# Passage shown start

As a nod to the Government's desire for more world history in the new social studies/history curriculum we thought we'd take a brief detour from Aotearoa New Zealand's history to talk about history's great walks.
We cover ten Historical (Land Based) Political Walks and 1 Flotilla Protest because, apparently, the Whanganui River Journey is on the Great Walks list and only slightly wetter than the Milford Track.
Our coverage is, as always, as perfunctory as a politician’s apology. The form is there; the substance has gone AWOL. With that, let's begin.

Walk 1 - Te Hīkoi ki Waitangi (The Māori Land March)
Aotearoa New Zealand, 1975 — Te Hapua to Wellington
Great because it’s NZ.
Dame Whina Cooper was 79 years old when she led a march the length of the North Island to protest the steady, relentless loss of Māori land that had been going on since roughly 1840. The hīkoi began in Te Hapua in September and arrived in Wellington in October, having collected thousands of marchers, a petition signed by 60,000 people, and the full attention of a government that had been hoping everyone would stop noticing. The land wasn't immediately returned, because that would have been far too sensible, but the march is widely credited with shifting the entire conversation about the Treaty of Waitangi toward where it needed to go.
Result: Morally Decisive. Practically ongoing. The Waitangi Tribunal. A Great March.

Walk 2 - The Long March
China, 1934–35 — 9,000+ km across multiple provinces
Great because of its significance in the 20th Century and into this century.

# Passage shown end
# Listing start

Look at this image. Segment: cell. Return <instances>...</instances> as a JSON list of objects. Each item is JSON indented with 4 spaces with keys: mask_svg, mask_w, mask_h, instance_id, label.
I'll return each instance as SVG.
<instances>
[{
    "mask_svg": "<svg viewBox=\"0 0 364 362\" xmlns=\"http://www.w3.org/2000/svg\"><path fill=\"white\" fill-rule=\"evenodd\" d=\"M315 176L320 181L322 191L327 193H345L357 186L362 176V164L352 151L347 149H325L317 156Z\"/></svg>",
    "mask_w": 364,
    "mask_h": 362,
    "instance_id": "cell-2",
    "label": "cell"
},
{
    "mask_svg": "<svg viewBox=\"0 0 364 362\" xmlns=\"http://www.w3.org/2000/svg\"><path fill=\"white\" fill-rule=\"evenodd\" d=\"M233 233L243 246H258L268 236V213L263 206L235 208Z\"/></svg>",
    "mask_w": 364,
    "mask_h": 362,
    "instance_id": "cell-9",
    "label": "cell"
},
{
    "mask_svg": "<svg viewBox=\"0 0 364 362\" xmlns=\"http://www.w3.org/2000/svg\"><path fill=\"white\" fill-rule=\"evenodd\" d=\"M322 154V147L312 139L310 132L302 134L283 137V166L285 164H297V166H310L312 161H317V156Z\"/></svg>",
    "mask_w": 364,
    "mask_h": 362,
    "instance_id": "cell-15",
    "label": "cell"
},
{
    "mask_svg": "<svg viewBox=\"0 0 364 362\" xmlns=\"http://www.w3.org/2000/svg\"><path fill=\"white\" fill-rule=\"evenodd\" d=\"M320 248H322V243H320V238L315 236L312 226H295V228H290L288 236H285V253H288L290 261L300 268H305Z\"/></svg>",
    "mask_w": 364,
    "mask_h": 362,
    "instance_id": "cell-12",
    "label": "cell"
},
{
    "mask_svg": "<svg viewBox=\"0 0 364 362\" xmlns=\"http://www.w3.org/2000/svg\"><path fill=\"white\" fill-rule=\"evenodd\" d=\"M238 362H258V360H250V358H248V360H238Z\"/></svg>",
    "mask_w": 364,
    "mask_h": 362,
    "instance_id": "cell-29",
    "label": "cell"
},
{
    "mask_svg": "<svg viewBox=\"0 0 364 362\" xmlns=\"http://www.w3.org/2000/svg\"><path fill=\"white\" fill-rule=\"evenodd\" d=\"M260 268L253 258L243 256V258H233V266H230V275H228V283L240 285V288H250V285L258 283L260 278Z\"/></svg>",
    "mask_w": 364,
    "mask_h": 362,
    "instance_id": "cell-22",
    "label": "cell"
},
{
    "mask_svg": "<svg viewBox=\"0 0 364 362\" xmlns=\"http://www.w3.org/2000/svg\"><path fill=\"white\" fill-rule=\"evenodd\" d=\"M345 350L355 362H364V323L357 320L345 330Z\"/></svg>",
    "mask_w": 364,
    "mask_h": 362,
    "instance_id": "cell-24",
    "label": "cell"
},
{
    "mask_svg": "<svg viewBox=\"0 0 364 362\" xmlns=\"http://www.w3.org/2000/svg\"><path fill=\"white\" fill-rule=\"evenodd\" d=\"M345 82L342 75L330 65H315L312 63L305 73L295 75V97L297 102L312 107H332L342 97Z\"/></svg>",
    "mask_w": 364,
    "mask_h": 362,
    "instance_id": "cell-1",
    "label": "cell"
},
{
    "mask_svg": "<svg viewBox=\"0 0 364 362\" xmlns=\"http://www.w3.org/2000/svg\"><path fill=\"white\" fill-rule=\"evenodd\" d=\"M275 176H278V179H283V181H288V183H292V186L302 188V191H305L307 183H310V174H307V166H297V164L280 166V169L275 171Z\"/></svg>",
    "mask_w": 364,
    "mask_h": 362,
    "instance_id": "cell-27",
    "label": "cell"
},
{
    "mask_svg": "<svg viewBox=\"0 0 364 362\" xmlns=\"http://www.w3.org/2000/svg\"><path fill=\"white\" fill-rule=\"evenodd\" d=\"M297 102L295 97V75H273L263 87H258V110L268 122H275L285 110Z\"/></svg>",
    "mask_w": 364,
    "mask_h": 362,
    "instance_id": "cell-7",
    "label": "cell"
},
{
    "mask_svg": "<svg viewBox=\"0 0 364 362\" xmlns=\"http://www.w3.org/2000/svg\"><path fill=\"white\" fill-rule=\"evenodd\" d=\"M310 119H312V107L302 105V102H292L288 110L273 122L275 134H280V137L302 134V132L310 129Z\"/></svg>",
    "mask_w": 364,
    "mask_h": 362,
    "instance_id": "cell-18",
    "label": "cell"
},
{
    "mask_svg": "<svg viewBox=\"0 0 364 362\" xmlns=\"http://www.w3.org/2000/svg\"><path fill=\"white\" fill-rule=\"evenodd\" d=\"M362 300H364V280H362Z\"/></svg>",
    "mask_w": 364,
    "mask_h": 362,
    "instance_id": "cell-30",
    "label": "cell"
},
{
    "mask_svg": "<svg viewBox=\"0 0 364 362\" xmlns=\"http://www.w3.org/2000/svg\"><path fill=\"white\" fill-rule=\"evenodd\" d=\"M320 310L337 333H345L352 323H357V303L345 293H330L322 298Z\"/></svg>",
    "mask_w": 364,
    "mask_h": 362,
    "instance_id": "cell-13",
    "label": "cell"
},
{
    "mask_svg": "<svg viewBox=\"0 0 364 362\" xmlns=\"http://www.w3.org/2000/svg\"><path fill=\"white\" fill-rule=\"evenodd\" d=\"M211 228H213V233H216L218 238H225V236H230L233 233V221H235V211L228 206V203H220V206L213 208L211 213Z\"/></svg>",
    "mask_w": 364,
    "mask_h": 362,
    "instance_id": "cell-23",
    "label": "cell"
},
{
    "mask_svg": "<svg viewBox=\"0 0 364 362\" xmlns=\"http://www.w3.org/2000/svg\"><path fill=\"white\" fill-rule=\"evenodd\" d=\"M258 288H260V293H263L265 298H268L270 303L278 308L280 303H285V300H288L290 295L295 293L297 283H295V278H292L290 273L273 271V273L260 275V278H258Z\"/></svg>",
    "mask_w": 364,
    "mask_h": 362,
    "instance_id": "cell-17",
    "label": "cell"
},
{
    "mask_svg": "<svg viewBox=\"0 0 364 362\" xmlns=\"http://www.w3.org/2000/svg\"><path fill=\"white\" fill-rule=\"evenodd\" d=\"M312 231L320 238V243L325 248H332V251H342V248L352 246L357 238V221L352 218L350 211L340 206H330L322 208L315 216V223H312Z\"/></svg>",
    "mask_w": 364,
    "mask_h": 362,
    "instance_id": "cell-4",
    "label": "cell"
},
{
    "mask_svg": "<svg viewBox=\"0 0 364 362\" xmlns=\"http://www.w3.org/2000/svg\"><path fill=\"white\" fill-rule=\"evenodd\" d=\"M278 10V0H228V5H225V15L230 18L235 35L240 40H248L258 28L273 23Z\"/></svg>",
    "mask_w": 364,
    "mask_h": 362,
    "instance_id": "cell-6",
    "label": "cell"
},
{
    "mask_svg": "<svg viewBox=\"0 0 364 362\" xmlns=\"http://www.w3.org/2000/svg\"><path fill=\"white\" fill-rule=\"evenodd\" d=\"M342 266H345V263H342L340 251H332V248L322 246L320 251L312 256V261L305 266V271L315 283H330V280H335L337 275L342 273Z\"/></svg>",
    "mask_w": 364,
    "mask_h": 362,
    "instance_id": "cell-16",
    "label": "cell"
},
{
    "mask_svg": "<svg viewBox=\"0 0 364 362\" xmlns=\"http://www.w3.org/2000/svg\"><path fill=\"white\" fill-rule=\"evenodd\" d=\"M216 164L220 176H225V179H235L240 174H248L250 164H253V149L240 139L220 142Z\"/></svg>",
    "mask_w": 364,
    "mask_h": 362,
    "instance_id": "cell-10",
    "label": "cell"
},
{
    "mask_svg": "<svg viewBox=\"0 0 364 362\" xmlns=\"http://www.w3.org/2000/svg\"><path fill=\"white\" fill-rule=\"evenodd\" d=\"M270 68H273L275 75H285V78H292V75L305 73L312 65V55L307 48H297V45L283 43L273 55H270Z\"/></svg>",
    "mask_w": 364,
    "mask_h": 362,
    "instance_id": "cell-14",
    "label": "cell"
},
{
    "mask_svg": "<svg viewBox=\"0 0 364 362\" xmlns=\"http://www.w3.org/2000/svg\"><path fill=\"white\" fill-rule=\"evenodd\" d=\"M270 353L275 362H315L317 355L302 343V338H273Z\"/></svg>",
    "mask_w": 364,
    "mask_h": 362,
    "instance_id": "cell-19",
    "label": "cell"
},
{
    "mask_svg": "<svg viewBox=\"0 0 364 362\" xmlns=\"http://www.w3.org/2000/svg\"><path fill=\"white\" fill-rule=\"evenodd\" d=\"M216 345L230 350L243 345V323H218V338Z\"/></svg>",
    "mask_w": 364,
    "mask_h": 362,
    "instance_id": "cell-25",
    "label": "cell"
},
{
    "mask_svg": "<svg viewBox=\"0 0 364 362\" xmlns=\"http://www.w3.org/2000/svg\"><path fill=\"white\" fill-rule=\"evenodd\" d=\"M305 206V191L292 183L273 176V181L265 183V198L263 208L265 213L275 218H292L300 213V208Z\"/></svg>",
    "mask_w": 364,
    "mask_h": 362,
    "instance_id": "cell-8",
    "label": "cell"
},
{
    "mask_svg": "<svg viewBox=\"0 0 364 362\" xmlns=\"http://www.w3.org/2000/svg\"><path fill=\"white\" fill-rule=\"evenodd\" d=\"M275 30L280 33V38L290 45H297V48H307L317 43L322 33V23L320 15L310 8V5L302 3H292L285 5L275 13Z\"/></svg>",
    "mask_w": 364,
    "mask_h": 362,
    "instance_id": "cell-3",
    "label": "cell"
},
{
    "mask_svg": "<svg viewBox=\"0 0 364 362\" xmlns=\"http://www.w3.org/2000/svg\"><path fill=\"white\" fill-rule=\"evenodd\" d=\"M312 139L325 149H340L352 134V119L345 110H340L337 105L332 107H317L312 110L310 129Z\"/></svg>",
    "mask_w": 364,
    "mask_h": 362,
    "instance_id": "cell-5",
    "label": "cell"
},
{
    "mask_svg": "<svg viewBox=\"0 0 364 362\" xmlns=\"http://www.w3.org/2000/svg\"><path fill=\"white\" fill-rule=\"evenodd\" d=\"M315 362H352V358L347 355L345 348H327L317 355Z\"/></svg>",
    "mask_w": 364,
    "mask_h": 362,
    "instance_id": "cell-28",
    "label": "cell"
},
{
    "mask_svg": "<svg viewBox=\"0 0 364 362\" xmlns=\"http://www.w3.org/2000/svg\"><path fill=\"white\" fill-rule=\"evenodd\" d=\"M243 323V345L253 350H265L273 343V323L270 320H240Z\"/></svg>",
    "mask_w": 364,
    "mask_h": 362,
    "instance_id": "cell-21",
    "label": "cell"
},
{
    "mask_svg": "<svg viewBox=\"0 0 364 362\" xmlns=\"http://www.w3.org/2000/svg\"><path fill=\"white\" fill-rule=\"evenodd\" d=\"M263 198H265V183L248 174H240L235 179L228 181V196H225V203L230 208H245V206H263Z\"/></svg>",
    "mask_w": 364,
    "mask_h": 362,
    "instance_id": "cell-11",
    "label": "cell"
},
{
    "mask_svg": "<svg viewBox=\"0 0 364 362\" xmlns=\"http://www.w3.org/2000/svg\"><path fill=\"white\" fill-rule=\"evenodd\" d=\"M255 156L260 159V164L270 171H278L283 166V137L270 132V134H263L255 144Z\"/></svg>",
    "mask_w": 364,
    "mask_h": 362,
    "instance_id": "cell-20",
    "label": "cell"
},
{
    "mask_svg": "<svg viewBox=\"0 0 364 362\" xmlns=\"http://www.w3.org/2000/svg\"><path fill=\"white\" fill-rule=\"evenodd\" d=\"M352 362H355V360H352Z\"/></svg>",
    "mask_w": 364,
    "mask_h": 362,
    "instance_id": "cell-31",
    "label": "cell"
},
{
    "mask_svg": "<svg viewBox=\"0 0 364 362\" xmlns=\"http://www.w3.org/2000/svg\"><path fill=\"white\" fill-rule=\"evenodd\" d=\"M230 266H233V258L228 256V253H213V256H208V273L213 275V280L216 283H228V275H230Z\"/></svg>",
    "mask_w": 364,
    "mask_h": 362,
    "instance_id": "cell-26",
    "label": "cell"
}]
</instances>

# Listing end

◆ **Tasks for this exercise**
**a.** In the passage on history's great walks, how old was Dame Whina Cooper when she led the march?
**b.** Do these statements agree with the passage on history's great walks? For each, answer yes or no and quote the words from the passage that decide it.
(i) The hīkoi started in Wellington.
(ii) The petition was signed by 60,000 people.
(iii) The land was returned right away.
**c.** From the passage on history's great walks, copy word for word the part that opens with the words containing "We cover ten" and closes with "the Milford Track.".

◆ **Final results**
**a.** She was 79 years old.

**b.**
(i) No: "The hīkoi began in Te Hapua in September and arrived in Wellington in October"
(ii) Yes: "a petition signed by 60,000 people"
(iii) No: "The land wasn't immediately returned"

**c.**
We cover ten Historical (Land Based) Political Walks and 1 Flotilla Protest because, apparently, the Whanganui River Journey is on the Great Walks list and only slightly wetter than the Milford Track.